The division began forming at the Penza Anti-Aircraft Artillery Training Camp around 23 October 1943, when Colonel Grigory Novikov was appointed commander. It was part of the Volga Military District, and included the 1998th, 2002nd, 2006th, and 2010th Anti-Aircraft Artillery Regiments. In March 1944, the camp was relocated to Zhitomir. The division remained in the Volga Military District until May, when it transferred to the Kiev Military District. From 25 August, Colonel Grigory Svet served as division commander, leading it for the rest of the war.

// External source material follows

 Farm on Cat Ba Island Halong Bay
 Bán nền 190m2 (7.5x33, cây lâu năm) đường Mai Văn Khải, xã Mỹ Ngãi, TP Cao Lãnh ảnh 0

The division remained in Kiev Military District until 25 February, when it was transferred to the 1st Ukrainian Front. The 71st, alongside the 173rd Fighter Aviation Regiment of the 56th Fighter Aviation Division and later the 10th Air Defense Corps, carried out the aerial blockade during the Siege of Breslau. In March the 71st was transferred to the 6th Army, but in April was directly subordinated to the front again. It fought in the Berlin Offensive from 24 April, receiving the Berlin honorific for its actions in the offensive. On 4 June, the division was awarded the Order of Kutuzov, 2nd class, for its role in the Siege of Breslau.

== Postwar ==
Postwar, the 71st became part of the Central Group of Forces. Svet continued to command until September, when he transferred to command the 69th Anti-Aircraft Artillery Division. The division was among those anti-aircraft artillery divisions disbanded without being converted into another unit by the end of the 1950s.